Thursday, January 22, 2015

Treasure Chest Thursday: My Oldest Things

There's just something about holding something old in your own hands. You wonder who else has held the thing you hold in that moment. How did it come down through so many years to land in your hands? How many eyes have passed over it? Who bent over to write upon it? What was your ancestor thinking about the moment the camera captured their face? Were they thinking about you, their descendant, who would one day end up with their photograph in your possession?

I am writing a book on the history of the Mulry family in Indianapolis. I have had the pleasure to meet so many distant relatives in my research for the book, and have had priceless things loaned to me to contribute to the book. Just the other night I met with my grandma's cousin, who she never really knew, and she gave me a funeral register for my great-great-great uncle, Matthew Mulry. Inside were the signatures of so many relatives, including my great-great grandmother. I just ran my fingers over them and thought about how she had stood over this very book to write her name. Living history, right there.

This record, below, is what I believe to be the oldest thing in my possession. It is a very fragile handwritten record of the children of Thomas Coen and Phoebe Randle, my great-great-great-great grandparents. I found it in the old family Bible, which dates to the 1860s, given to me by my grandmother. Just think of all the hands it's passed through, and now it's sitting in my desk drawer.  Now that's a treasure chest.

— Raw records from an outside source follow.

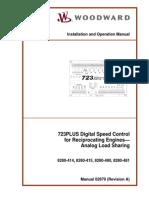 723 plus MANUALE INSTALLAZIONE.pdf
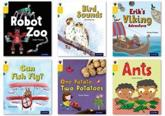 Oxford Reading Tree inFact: Oxford Level 5: Class Pack of 36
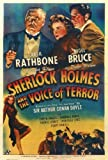 Sherlock Holmes and the Voice of Terror Poster Movie 27 x 40 In - 69cm x 102cm Basil Rathbone Nigel Bruce Hillary Brooke Reginald Denny Evelyn Ankers Montagu Love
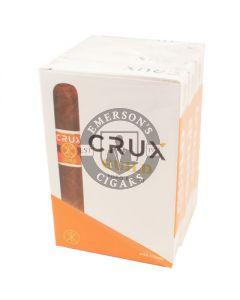 Crux Guild Toro 20 Cigars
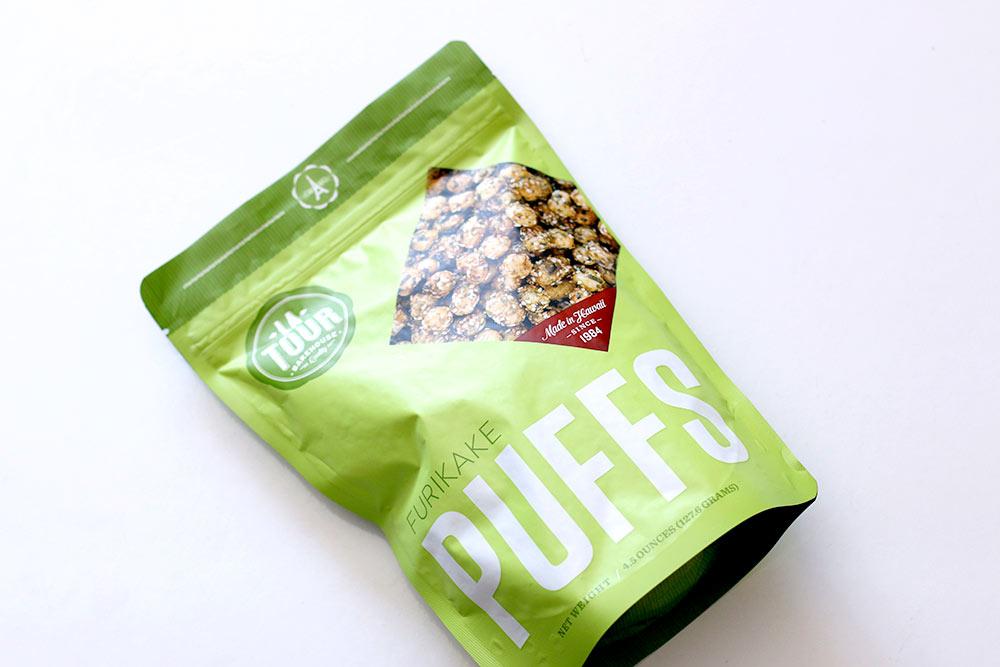 furikake puffs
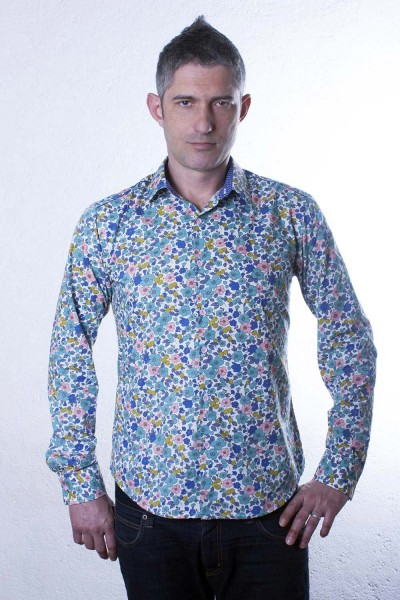 Baïsap - Mens fitted shirt - Olive - Flower & fruit print shirt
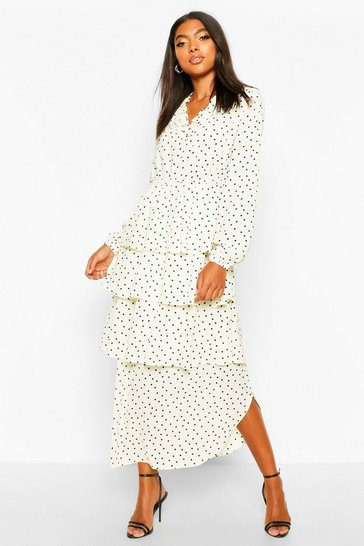 Womens White Tall Polka Dot Ruffle Skirt Midi Dress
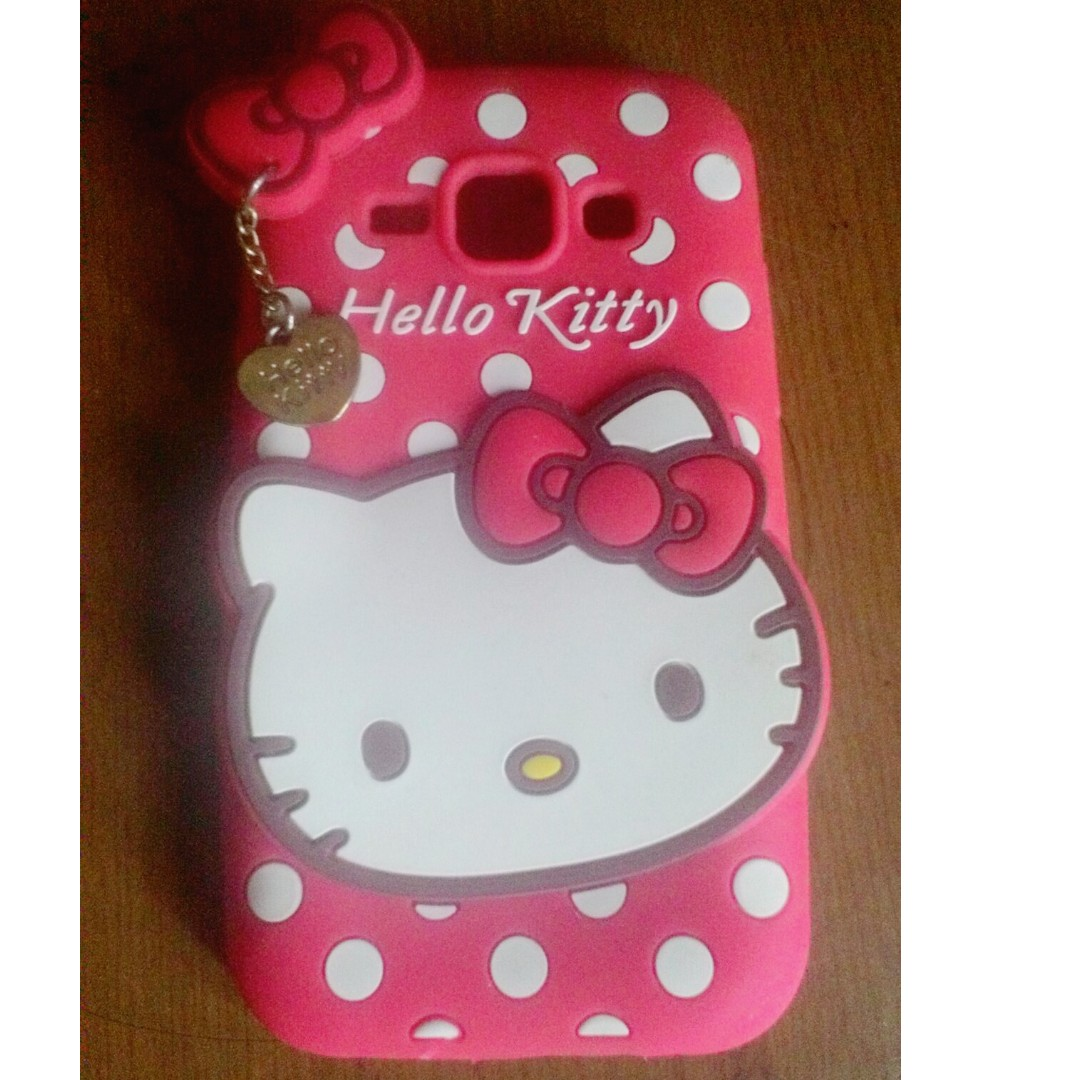 f47b6815bbdd Hello kitty cases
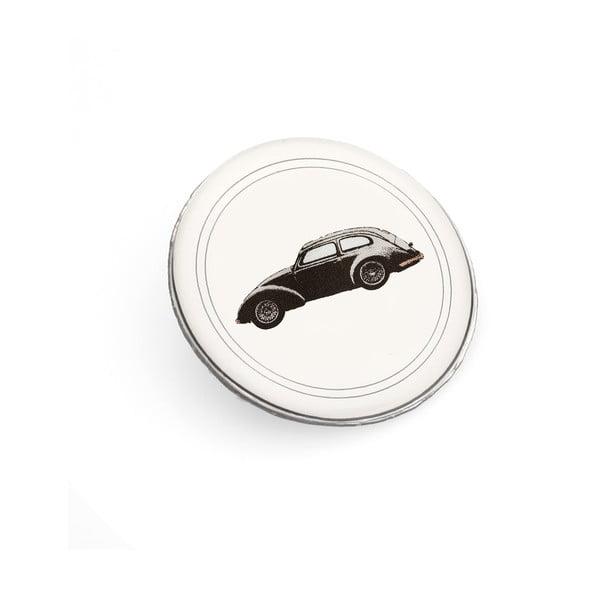 Brož Černé autíčko Monsieur Chic od Lucie Markové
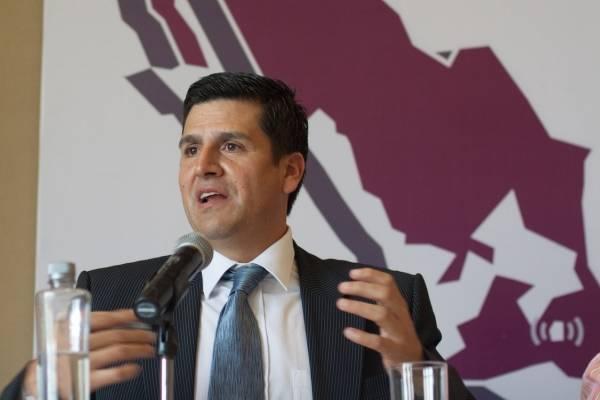 Héctor Díaz Santana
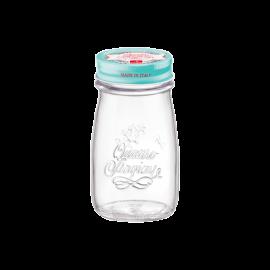 Słoik butelka Quattro Stagioni 200ml Bormioli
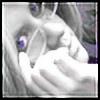 Etisan's avatar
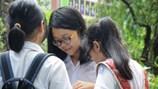 TPHCM công bố điểm thi vào lớp 10 và điểm chuẩn trường chuyên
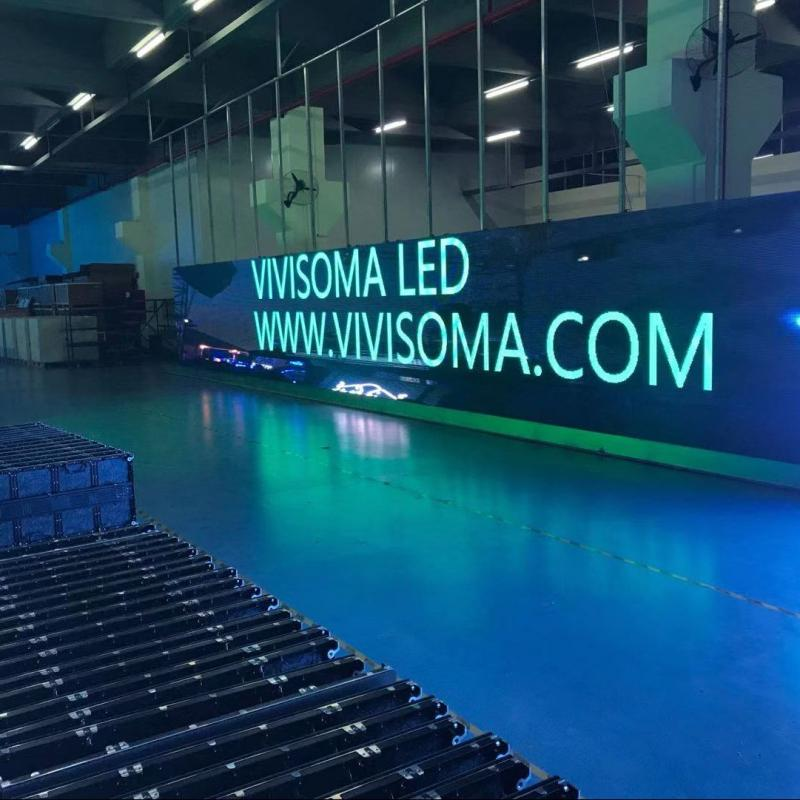 led display manufacturing and selling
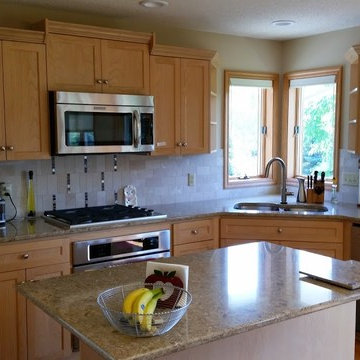 Whitewashed Oak Kitchen in Inver Grove Heights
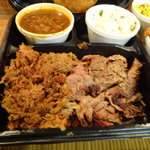 Pulled Pork and Angus Brisket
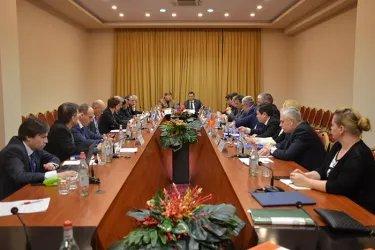 Итоговое совещание группы международных наблюдателей от МПА СНГ, 09.12.18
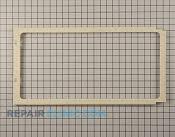 Frame - Part # 911700 Mfg Part # WB55X10445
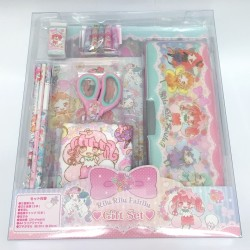 Rilu Rilu Fairilu Stationery Set: Flower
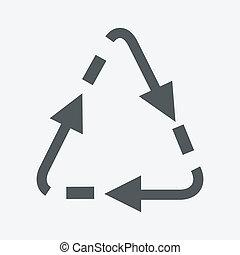 vector recycle symbol
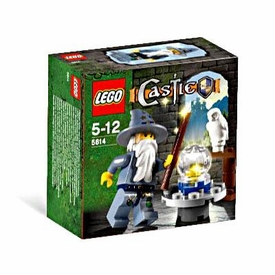 LEGO Castle Exclusive Set #5614 Good Wizard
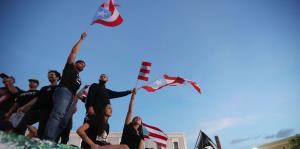 Escucha los discursos de los artistas que lideraron la histórica marcha contra el gobernador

What about you, genealogist? What's the oldest thing in your collection?

1 comment:

  1. The oldest original document in my genealogy collection is an 1823 Certificate of Freedom for James WEBSTER, who was apprenticed to his uncle, John PORTER. It was passed down to James's daughter, Sarah HAZLEWOOD nee WEBSTER (my great-great-grandfather's sister). One of her descendants very kindly gave it to me. This is just one of many examples of how I've benefited from researching siblings of my direct ancestors and contacting their descendants.